The calculated results are about the same size as the trained Caffemodel (a little bit smaller).

Here, we basically explain how to estimate the size of a caffemodel. It also sold a note, mentioned that the W and B parameters in addition to the network structure, but also with the input of the network.
In the mnist example above, if the input is not 28*28 but N*n (where n is an integer larger than 28), assume that pool2 output is represented as N*n (where the network structure is unchanged, where n is greater than 4), As a result, the number of W parameters in the IP1 fully connected layer is increased (the number of W parameters of Ip1 is n*n*50*500), which results in the change of caffemodel size.
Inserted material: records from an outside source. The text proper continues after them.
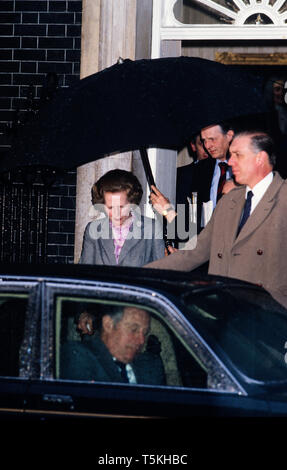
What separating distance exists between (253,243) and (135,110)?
107cm

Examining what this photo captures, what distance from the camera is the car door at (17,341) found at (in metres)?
4.53

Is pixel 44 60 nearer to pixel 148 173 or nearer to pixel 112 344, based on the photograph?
pixel 148 173

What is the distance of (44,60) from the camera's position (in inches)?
372

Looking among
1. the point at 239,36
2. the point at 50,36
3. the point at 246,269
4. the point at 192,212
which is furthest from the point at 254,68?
the point at 246,269

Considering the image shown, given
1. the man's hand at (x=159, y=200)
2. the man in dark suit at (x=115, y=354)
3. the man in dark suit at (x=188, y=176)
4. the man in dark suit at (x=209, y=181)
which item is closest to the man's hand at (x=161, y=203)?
the man's hand at (x=159, y=200)

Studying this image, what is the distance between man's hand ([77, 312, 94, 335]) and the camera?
462cm

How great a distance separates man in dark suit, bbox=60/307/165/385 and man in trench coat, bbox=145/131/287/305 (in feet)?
4.80

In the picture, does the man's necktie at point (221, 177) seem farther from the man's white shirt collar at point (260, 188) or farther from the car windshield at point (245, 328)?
the car windshield at point (245, 328)

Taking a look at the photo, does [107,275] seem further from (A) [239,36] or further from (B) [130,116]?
(A) [239,36]

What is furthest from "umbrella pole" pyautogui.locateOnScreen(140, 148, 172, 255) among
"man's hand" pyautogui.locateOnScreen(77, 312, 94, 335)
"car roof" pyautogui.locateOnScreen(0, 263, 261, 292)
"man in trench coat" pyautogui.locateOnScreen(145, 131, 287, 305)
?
"man's hand" pyautogui.locateOnScreen(77, 312, 94, 335)

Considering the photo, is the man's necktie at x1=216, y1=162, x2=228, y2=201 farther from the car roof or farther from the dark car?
the dark car

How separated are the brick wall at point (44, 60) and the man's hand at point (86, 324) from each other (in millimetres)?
4714

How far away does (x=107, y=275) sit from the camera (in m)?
4.72

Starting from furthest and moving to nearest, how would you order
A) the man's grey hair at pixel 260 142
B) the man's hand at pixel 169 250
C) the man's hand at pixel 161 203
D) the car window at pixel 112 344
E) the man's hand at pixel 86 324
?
1. the man's hand at pixel 169 250
2. the man's hand at pixel 161 203
3. the man's grey hair at pixel 260 142
4. the man's hand at pixel 86 324
5. the car window at pixel 112 344
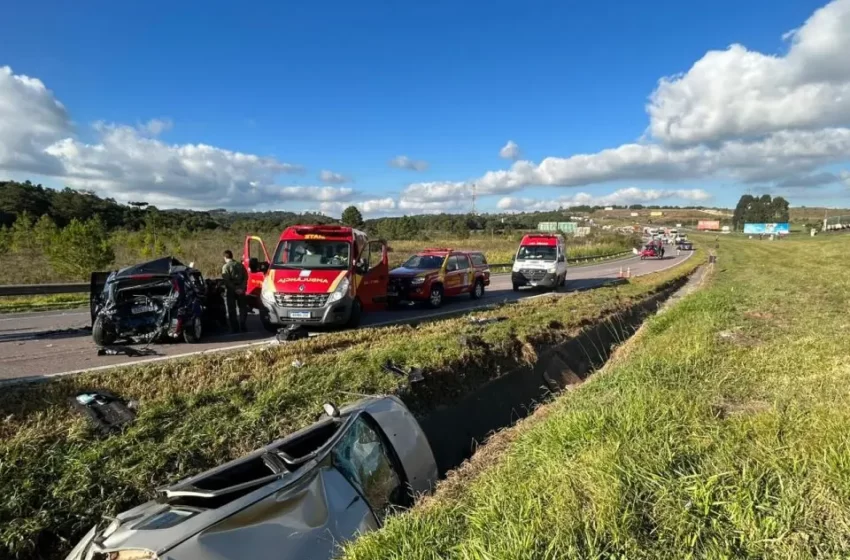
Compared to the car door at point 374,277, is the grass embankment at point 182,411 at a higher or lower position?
lower

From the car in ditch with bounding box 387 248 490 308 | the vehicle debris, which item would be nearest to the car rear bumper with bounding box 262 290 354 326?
the vehicle debris

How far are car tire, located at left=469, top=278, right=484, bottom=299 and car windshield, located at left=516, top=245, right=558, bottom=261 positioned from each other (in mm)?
2974

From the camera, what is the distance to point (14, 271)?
20.1 m

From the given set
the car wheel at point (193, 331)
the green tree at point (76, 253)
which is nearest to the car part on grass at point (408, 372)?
A: the car wheel at point (193, 331)

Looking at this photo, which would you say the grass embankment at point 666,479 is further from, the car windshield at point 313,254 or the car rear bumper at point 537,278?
the car rear bumper at point 537,278

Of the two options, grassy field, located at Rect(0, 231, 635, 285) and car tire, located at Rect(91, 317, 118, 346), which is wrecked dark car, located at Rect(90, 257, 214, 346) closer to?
car tire, located at Rect(91, 317, 118, 346)

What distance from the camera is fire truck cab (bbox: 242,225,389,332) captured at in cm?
1067

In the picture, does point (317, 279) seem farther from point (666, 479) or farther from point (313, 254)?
point (666, 479)

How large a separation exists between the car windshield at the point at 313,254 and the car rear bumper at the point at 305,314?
1124 millimetres

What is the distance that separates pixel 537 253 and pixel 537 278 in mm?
1577

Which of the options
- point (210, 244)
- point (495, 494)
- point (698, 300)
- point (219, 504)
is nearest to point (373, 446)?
point (495, 494)

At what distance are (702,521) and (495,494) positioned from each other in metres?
1.33

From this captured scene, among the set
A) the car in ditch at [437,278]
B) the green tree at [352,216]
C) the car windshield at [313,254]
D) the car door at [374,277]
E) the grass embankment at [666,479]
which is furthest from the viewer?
the green tree at [352,216]

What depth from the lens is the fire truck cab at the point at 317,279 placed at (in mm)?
10672
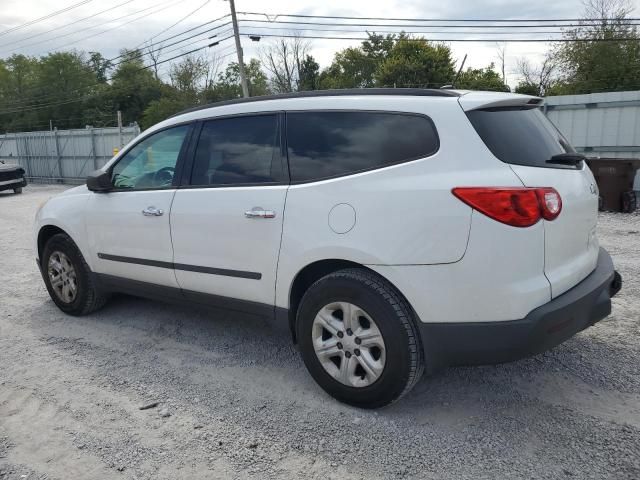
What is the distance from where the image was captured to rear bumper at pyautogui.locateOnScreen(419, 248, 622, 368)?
2.60 m

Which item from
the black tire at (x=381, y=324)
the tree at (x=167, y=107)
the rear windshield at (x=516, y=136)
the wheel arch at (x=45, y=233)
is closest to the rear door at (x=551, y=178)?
the rear windshield at (x=516, y=136)

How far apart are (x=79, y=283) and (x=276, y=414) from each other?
262 cm

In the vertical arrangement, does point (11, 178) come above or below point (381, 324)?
below

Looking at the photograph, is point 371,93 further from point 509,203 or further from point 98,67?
point 98,67

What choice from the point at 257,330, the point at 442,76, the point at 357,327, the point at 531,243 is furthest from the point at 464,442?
the point at 442,76

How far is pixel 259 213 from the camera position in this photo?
130 inches

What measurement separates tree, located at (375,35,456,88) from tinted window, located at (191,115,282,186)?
38.3 metres

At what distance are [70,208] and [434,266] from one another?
347 cm

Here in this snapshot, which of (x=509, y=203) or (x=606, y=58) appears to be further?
(x=606, y=58)

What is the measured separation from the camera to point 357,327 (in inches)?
117

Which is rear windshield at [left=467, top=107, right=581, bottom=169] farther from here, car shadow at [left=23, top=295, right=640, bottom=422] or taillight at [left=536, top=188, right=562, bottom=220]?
car shadow at [left=23, top=295, right=640, bottom=422]

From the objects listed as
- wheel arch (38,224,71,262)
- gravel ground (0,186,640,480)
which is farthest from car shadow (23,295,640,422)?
wheel arch (38,224,71,262)

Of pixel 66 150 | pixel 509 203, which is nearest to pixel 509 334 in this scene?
pixel 509 203

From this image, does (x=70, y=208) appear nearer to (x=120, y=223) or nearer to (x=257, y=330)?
(x=120, y=223)
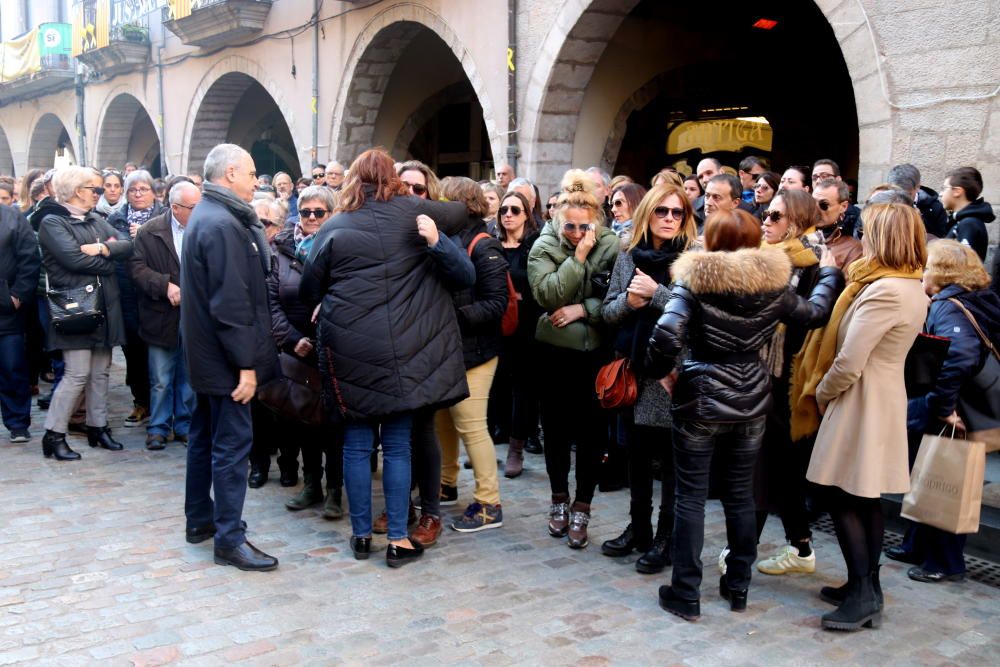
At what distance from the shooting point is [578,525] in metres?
4.87

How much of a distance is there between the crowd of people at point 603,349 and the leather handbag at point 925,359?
0.49 feet

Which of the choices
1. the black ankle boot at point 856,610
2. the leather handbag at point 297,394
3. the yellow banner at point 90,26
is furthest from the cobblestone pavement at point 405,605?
the yellow banner at point 90,26

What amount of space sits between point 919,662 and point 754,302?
5.09 ft

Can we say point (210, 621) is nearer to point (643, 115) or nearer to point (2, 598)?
point (2, 598)

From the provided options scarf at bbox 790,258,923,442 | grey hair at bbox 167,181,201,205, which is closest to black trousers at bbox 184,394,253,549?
grey hair at bbox 167,181,201,205

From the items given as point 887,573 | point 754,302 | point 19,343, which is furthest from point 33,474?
point 887,573

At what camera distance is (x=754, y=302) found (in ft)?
12.4

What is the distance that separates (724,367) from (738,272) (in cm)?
41

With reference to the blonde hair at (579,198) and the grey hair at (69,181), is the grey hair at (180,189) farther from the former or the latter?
the blonde hair at (579,198)

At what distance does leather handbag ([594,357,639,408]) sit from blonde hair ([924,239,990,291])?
1.53m

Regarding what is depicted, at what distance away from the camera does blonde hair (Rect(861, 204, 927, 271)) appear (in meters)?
3.80

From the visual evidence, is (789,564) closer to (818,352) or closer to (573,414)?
(818,352)

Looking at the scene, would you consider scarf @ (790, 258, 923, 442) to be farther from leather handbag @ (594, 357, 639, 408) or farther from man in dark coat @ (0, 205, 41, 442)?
man in dark coat @ (0, 205, 41, 442)

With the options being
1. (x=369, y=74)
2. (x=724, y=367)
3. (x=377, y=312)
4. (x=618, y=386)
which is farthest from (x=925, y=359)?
(x=369, y=74)
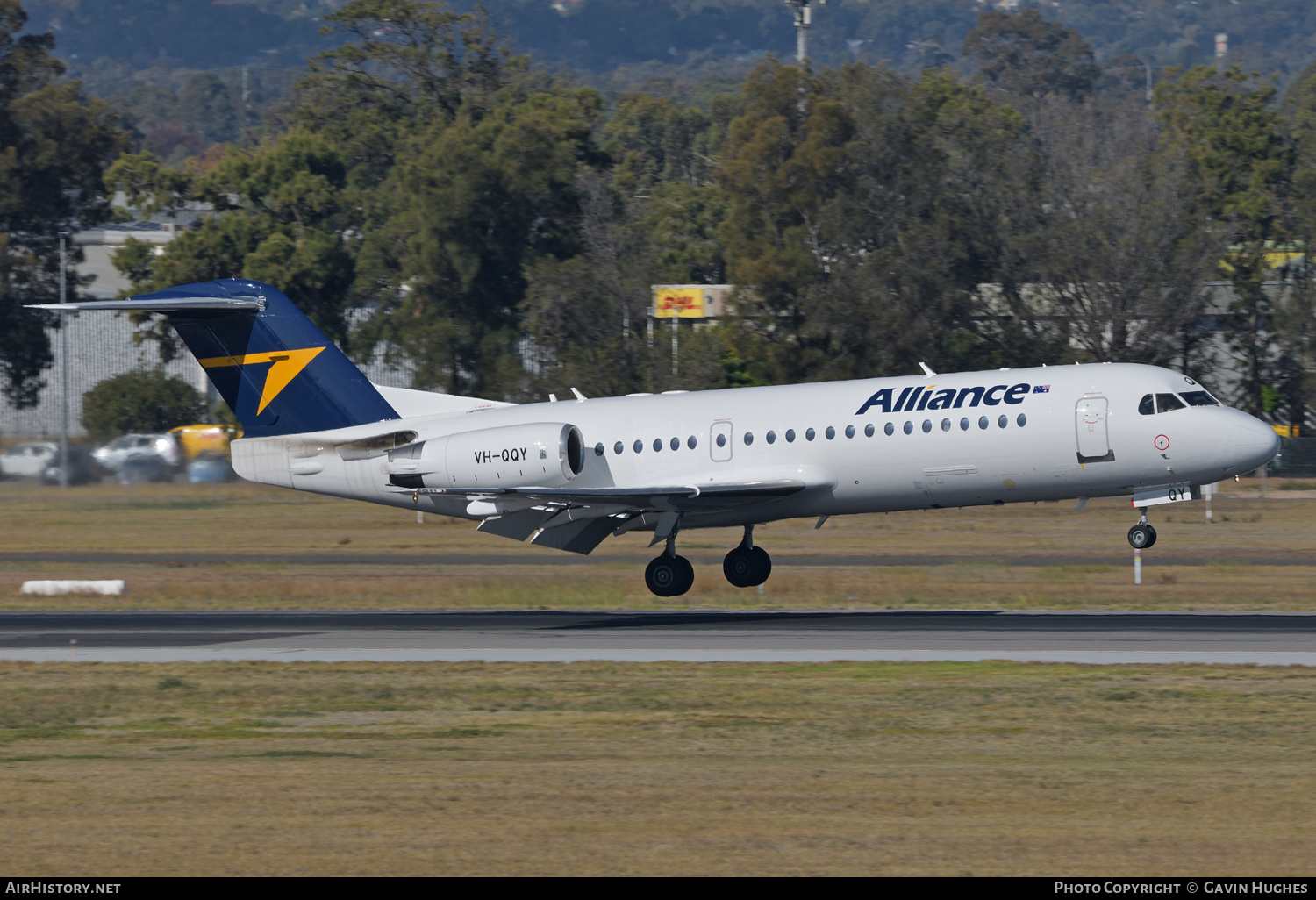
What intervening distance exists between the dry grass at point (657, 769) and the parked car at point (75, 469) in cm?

As you can see from the above calculations, the size of a network depends largely on the full connection layer, and the number of connections (the number of parameters) in the first fully connected layer is generally the most. Later, "Network in Network" to replace the full connection layer average pooling, the purpose is to reduce the number of parameters. Interested friends can search this paper to see.

That's probably it.

Contact Us

The content source of this page is from Internet, which doesn't represent Alibaba Cloud's opinion; products and services mentioned on that page don't have any relationship with Alibaba Cloud. If the content of the page makes you feel confusing, please write us an email, we will handle the problem within 5 days after receiving your email.

If you find any instances of plagiarism from the community, please send an email to: info-contact@alibabacloud.com and provide relevant evidence. A staff member will contact you within 5 working days.

A Free Trial That Lets You Build Big!

Start building with 50+ products and up to 12 months usage for Elastic Compute Service

  • Sales Support

    1 on 1 presale consultation

  • After-Sales Support

    24/7 Technical Support 6 Free Tickets per Quarter Faster Response

  • Alibaba Cloud offers highly flexible support services tailored to meet your exact needs.